President Joe Biden introduced on Tuesday multiple executive actions to address immigration reform throughout the country, and to coincide with his previously announced plan to create a path to citizenship for 11 million undocumented immigrants. This second batch of executive actions largely undoes much of the Trump administration’s tighter immigration policies, and includes an executive order that would reestablish a Task Force on New Americans and require agencies to “conduct a top-to-bottom review of recent regulations, policies, and guidance” around barriers to the current legal immigration system, along with reviewing the current backlog of citizenship applications.
This executive order will also review Trump-era restrictions on immigration that made it more challenging for people to legally immigrate to the United States, including the controversial “public charge rule” which made it harder for immigrants to get green cards if they rely on public safety nets like food stamps. Critics had likened this Trump administration-era rule to a wealth requirement.

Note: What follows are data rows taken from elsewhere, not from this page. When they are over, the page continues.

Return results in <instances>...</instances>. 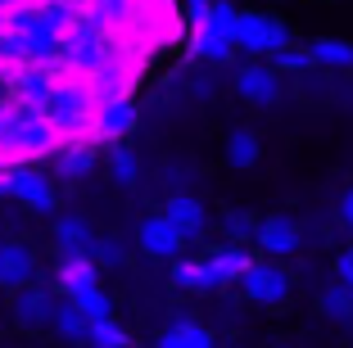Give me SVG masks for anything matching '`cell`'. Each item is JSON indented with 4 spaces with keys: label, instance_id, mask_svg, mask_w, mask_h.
<instances>
[{
    "label": "cell",
    "instance_id": "obj_15",
    "mask_svg": "<svg viewBox=\"0 0 353 348\" xmlns=\"http://www.w3.org/2000/svg\"><path fill=\"white\" fill-rule=\"evenodd\" d=\"M172 285L186 289V294H213V289H222V280H218V272H213L208 258H176L172 263Z\"/></svg>",
    "mask_w": 353,
    "mask_h": 348
},
{
    "label": "cell",
    "instance_id": "obj_22",
    "mask_svg": "<svg viewBox=\"0 0 353 348\" xmlns=\"http://www.w3.org/2000/svg\"><path fill=\"white\" fill-rule=\"evenodd\" d=\"M317 68H353V41H340V37H317L308 45Z\"/></svg>",
    "mask_w": 353,
    "mask_h": 348
},
{
    "label": "cell",
    "instance_id": "obj_7",
    "mask_svg": "<svg viewBox=\"0 0 353 348\" xmlns=\"http://www.w3.org/2000/svg\"><path fill=\"white\" fill-rule=\"evenodd\" d=\"M132 132H136V104H132V95H114V100L95 104V118H91V141L95 145H123Z\"/></svg>",
    "mask_w": 353,
    "mask_h": 348
},
{
    "label": "cell",
    "instance_id": "obj_10",
    "mask_svg": "<svg viewBox=\"0 0 353 348\" xmlns=\"http://www.w3.org/2000/svg\"><path fill=\"white\" fill-rule=\"evenodd\" d=\"M37 249L23 245V240H0V289H10V294H19V289H28L32 280H37Z\"/></svg>",
    "mask_w": 353,
    "mask_h": 348
},
{
    "label": "cell",
    "instance_id": "obj_30",
    "mask_svg": "<svg viewBox=\"0 0 353 348\" xmlns=\"http://www.w3.org/2000/svg\"><path fill=\"white\" fill-rule=\"evenodd\" d=\"M181 10H186V23L195 28V23H204L213 14V0H181Z\"/></svg>",
    "mask_w": 353,
    "mask_h": 348
},
{
    "label": "cell",
    "instance_id": "obj_1",
    "mask_svg": "<svg viewBox=\"0 0 353 348\" xmlns=\"http://www.w3.org/2000/svg\"><path fill=\"white\" fill-rule=\"evenodd\" d=\"M59 145L63 136L46 123V113L37 104H0V158L5 163H41V158L59 154Z\"/></svg>",
    "mask_w": 353,
    "mask_h": 348
},
{
    "label": "cell",
    "instance_id": "obj_19",
    "mask_svg": "<svg viewBox=\"0 0 353 348\" xmlns=\"http://www.w3.org/2000/svg\"><path fill=\"white\" fill-rule=\"evenodd\" d=\"M50 330L63 339V344H86V339H91V317H86V312L73 303V298H63V294H59V307H54Z\"/></svg>",
    "mask_w": 353,
    "mask_h": 348
},
{
    "label": "cell",
    "instance_id": "obj_23",
    "mask_svg": "<svg viewBox=\"0 0 353 348\" xmlns=\"http://www.w3.org/2000/svg\"><path fill=\"white\" fill-rule=\"evenodd\" d=\"M104 167H109L114 185H136V176H141V158H136V150H127V145H109Z\"/></svg>",
    "mask_w": 353,
    "mask_h": 348
},
{
    "label": "cell",
    "instance_id": "obj_8",
    "mask_svg": "<svg viewBox=\"0 0 353 348\" xmlns=\"http://www.w3.org/2000/svg\"><path fill=\"white\" fill-rule=\"evenodd\" d=\"M136 245H141V254H145V258L176 263V258H181V249H186L190 240L176 231V222L168 213H150L145 222H141V231H136Z\"/></svg>",
    "mask_w": 353,
    "mask_h": 348
},
{
    "label": "cell",
    "instance_id": "obj_13",
    "mask_svg": "<svg viewBox=\"0 0 353 348\" xmlns=\"http://www.w3.org/2000/svg\"><path fill=\"white\" fill-rule=\"evenodd\" d=\"M95 163H100L95 141L91 136H73V141H63L59 154H54V176H63V181H82Z\"/></svg>",
    "mask_w": 353,
    "mask_h": 348
},
{
    "label": "cell",
    "instance_id": "obj_24",
    "mask_svg": "<svg viewBox=\"0 0 353 348\" xmlns=\"http://www.w3.org/2000/svg\"><path fill=\"white\" fill-rule=\"evenodd\" d=\"M63 298H73L86 317H91V326H95V321H109V317H114V298L100 289V280H95V285H86V289H77V294H63Z\"/></svg>",
    "mask_w": 353,
    "mask_h": 348
},
{
    "label": "cell",
    "instance_id": "obj_27",
    "mask_svg": "<svg viewBox=\"0 0 353 348\" xmlns=\"http://www.w3.org/2000/svg\"><path fill=\"white\" fill-rule=\"evenodd\" d=\"M322 312L331 321H353V285L335 280V285L322 289Z\"/></svg>",
    "mask_w": 353,
    "mask_h": 348
},
{
    "label": "cell",
    "instance_id": "obj_20",
    "mask_svg": "<svg viewBox=\"0 0 353 348\" xmlns=\"http://www.w3.org/2000/svg\"><path fill=\"white\" fill-rule=\"evenodd\" d=\"M159 348H218V339H213L208 326H199V321H172L159 335Z\"/></svg>",
    "mask_w": 353,
    "mask_h": 348
},
{
    "label": "cell",
    "instance_id": "obj_17",
    "mask_svg": "<svg viewBox=\"0 0 353 348\" xmlns=\"http://www.w3.org/2000/svg\"><path fill=\"white\" fill-rule=\"evenodd\" d=\"M91 245H95V231L82 213H63L54 222V258L59 254H91Z\"/></svg>",
    "mask_w": 353,
    "mask_h": 348
},
{
    "label": "cell",
    "instance_id": "obj_2",
    "mask_svg": "<svg viewBox=\"0 0 353 348\" xmlns=\"http://www.w3.org/2000/svg\"><path fill=\"white\" fill-rule=\"evenodd\" d=\"M95 91L86 86V77L63 68V77L54 82V91L46 95L37 109L46 113V123L63 136V141H73V136H91V118H95Z\"/></svg>",
    "mask_w": 353,
    "mask_h": 348
},
{
    "label": "cell",
    "instance_id": "obj_34",
    "mask_svg": "<svg viewBox=\"0 0 353 348\" xmlns=\"http://www.w3.org/2000/svg\"><path fill=\"white\" fill-rule=\"evenodd\" d=\"M14 5H23V0H0V14H10Z\"/></svg>",
    "mask_w": 353,
    "mask_h": 348
},
{
    "label": "cell",
    "instance_id": "obj_11",
    "mask_svg": "<svg viewBox=\"0 0 353 348\" xmlns=\"http://www.w3.org/2000/svg\"><path fill=\"white\" fill-rule=\"evenodd\" d=\"M54 307H59V294L54 289H46V285H28V289H19L14 294V321H19L23 330H46L54 321Z\"/></svg>",
    "mask_w": 353,
    "mask_h": 348
},
{
    "label": "cell",
    "instance_id": "obj_6",
    "mask_svg": "<svg viewBox=\"0 0 353 348\" xmlns=\"http://www.w3.org/2000/svg\"><path fill=\"white\" fill-rule=\"evenodd\" d=\"M240 289H245V298L259 303V307H281L285 298H290L294 280H290V272H285L281 263H254L250 272H245V280H240Z\"/></svg>",
    "mask_w": 353,
    "mask_h": 348
},
{
    "label": "cell",
    "instance_id": "obj_12",
    "mask_svg": "<svg viewBox=\"0 0 353 348\" xmlns=\"http://www.w3.org/2000/svg\"><path fill=\"white\" fill-rule=\"evenodd\" d=\"M299 240H303V231H299V222H294V217L272 213V217H263V222H259L254 245H259L268 258H290L294 249H299Z\"/></svg>",
    "mask_w": 353,
    "mask_h": 348
},
{
    "label": "cell",
    "instance_id": "obj_9",
    "mask_svg": "<svg viewBox=\"0 0 353 348\" xmlns=\"http://www.w3.org/2000/svg\"><path fill=\"white\" fill-rule=\"evenodd\" d=\"M236 95L245 104H276L281 100V72L272 68V63L263 59H250V63H240L236 68Z\"/></svg>",
    "mask_w": 353,
    "mask_h": 348
},
{
    "label": "cell",
    "instance_id": "obj_32",
    "mask_svg": "<svg viewBox=\"0 0 353 348\" xmlns=\"http://www.w3.org/2000/svg\"><path fill=\"white\" fill-rule=\"evenodd\" d=\"M14 59V32L5 28V19H0V68Z\"/></svg>",
    "mask_w": 353,
    "mask_h": 348
},
{
    "label": "cell",
    "instance_id": "obj_28",
    "mask_svg": "<svg viewBox=\"0 0 353 348\" xmlns=\"http://www.w3.org/2000/svg\"><path fill=\"white\" fill-rule=\"evenodd\" d=\"M259 222L263 217H254V213H245V208H231L227 217H222V231H227V240H254L259 236Z\"/></svg>",
    "mask_w": 353,
    "mask_h": 348
},
{
    "label": "cell",
    "instance_id": "obj_3",
    "mask_svg": "<svg viewBox=\"0 0 353 348\" xmlns=\"http://www.w3.org/2000/svg\"><path fill=\"white\" fill-rule=\"evenodd\" d=\"M236 19H240V10L231 0H213V14L190 28V54L208 59V63H227L240 50L236 45Z\"/></svg>",
    "mask_w": 353,
    "mask_h": 348
},
{
    "label": "cell",
    "instance_id": "obj_14",
    "mask_svg": "<svg viewBox=\"0 0 353 348\" xmlns=\"http://www.w3.org/2000/svg\"><path fill=\"white\" fill-rule=\"evenodd\" d=\"M100 280V267H95L91 254H59V263H54V285H59V294H77V289L95 285Z\"/></svg>",
    "mask_w": 353,
    "mask_h": 348
},
{
    "label": "cell",
    "instance_id": "obj_18",
    "mask_svg": "<svg viewBox=\"0 0 353 348\" xmlns=\"http://www.w3.org/2000/svg\"><path fill=\"white\" fill-rule=\"evenodd\" d=\"M163 213L176 222V231H181L186 240H199V236L208 231V208L199 204L195 195H172V199L163 204Z\"/></svg>",
    "mask_w": 353,
    "mask_h": 348
},
{
    "label": "cell",
    "instance_id": "obj_31",
    "mask_svg": "<svg viewBox=\"0 0 353 348\" xmlns=\"http://www.w3.org/2000/svg\"><path fill=\"white\" fill-rule=\"evenodd\" d=\"M335 280H344V285H353V245L344 249L340 258H335Z\"/></svg>",
    "mask_w": 353,
    "mask_h": 348
},
{
    "label": "cell",
    "instance_id": "obj_16",
    "mask_svg": "<svg viewBox=\"0 0 353 348\" xmlns=\"http://www.w3.org/2000/svg\"><path fill=\"white\" fill-rule=\"evenodd\" d=\"M204 258L213 263V272H218L222 285H240V280H245V272L259 263V258H250V249L236 245V240H227V245H218V249H208Z\"/></svg>",
    "mask_w": 353,
    "mask_h": 348
},
{
    "label": "cell",
    "instance_id": "obj_26",
    "mask_svg": "<svg viewBox=\"0 0 353 348\" xmlns=\"http://www.w3.org/2000/svg\"><path fill=\"white\" fill-rule=\"evenodd\" d=\"M272 68H276L281 77H299V72L317 68V59H312V50H308V45H285V50H276V54H272Z\"/></svg>",
    "mask_w": 353,
    "mask_h": 348
},
{
    "label": "cell",
    "instance_id": "obj_33",
    "mask_svg": "<svg viewBox=\"0 0 353 348\" xmlns=\"http://www.w3.org/2000/svg\"><path fill=\"white\" fill-rule=\"evenodd\" d=\"M340 222H344V226L353 231V185L344 190V199H340Z\"/></svg>",
    "mask_w": 353,
    "mask_h": 348
},
{
    "label": "cell",
    "instance_id": "obj_5",
    "mask_svg": "<svg viewBox=\"0 0 353 348\" xmlns=\"http://www.w3.org/2000/svg\"><path fill=\"white\" fill-rule=\"evenodd\" d=\"M0 195L19 199L32 213H54V208H59V195H54L50 176L37 163H5V172H0Z\"/></svg>",
    "mask_w": 353,
    "mask_h": 348
},
{
    "label": "cell",
    "instance_id": "obj_29",
    "mask_svg": "<svg viewBox=\"0 0 353 348\" xmlns=\"http://www.w3.org/2000/svg\"><path fill=\"white\" fill-rule=\"evenodd\" d=\"M86 344H91V348H127L132 339H127V330L109 317V321H95V326H91V339H86Z\"/></svg>",
    "mask_w": 353,
    "mask_h": 348
},
{
    "label": "cell",
    "instance_id": "obj_4",
    "mask_svg": "<svg viewBox=\"0 0 353 348\" xmlns=\"http://www.w3.org/2000/svg\"><path fill=\"white\" fill-rule=\"evenodd\" d=\"M236 45H240V54H250V59H272L276 50L294 45V37H290V28H285L276 14L240 10V19H236Z\"/></svg>",
    "mask_w": 353,
    "mask_h": 348
},
{
    "label": "cell",
    "instance_id": "obj_21",
    "mask_svg": "<svg viewBox=\"0 0 353 348\" xmlns=\"http://www.w3.org/2000/svg\"><path fill=\"white\" fill-rule=\"evenodd\" d=\"M259 154H263V141L250 132V127H236V132L227 136V167L245 172V167L259 163Z\"/></svg>",
    "mask_w": 353,
    "mask_h": 348
},
{
    "label": "cell",
    "instance_id": "obj_25",
    "mask_svg": "<svg viewBox=\"0 0 353 348\" xmlns=\"http://www.w3.org/2000/svg\"><path fill=\"white\" fill-rule=\"evenodd\" d=\"M91 258H95V267H100V272H123V267H127V245L118 236H95Z\"/></svg>",
    "mask_w": 353,
    "mask_h": 348
}]
</instances>
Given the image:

Although this executive order is initially designed to review rather than to get rid of these immigration regulations like the public charge rule, it does rescind a Trump-era memorandum that required family sponsors to repay the government if their relatives in America received public benefits.
“The prior administration enacted hundreds of policies that run counter to our history and undermine America’s character as a land of opportunity that is open and welcoming to all who come here seeking protection and opportunity,” the Biden administration said in a press release.
Other executive actions on immigration reform taken by the Biden on Tuesday include:
- A plan to develop a strategy to address irregular migration policies across the U.S.-Mexico border, including plans to collaborate with foreign leaders on tackling challenges in neighboring countries that cause immigrants to seek a new home, and a strategy to protect asylum-seekers and refugees.
- The creation of a task force to reunite the hundreds of families that were separated at the border.
"These actions are centered on the basic premise that our country is safer, stronger and more prosperous with a fair, safe and orderly immigration system,” White House press secretary Jen Psaki said in a press conference Tuesday, adding that reversing the previous administration's policies is “not going to happen overnight.”
These executive orders were enacted on the heels of Biden’s first wave of immigration executive actions during his first week in office. Biden introduced the U.S. Citizenship Act of 2021, which would create a legal path to citizenship for 11 million illegal immigrants currently in the country. Biden also restored the Deferred Action for Childhood Arrivals, or DACA, policy, reversed the Trump travel ban, and halted construction of the wall along the U.S.-Mexico border.
With undocumented immigrants encompassing approximately 10% of the foodservice industry workforce, the restaurant industry has long been a proponent of progressive immigration reform. During Biden’s previous wave of immigration-related executive actions, the National Restaurant Association released a statement of support, encouraging Congress and the administration to “provide a pathway for legalization” for the workers that make up the “cornerstones of our communities.”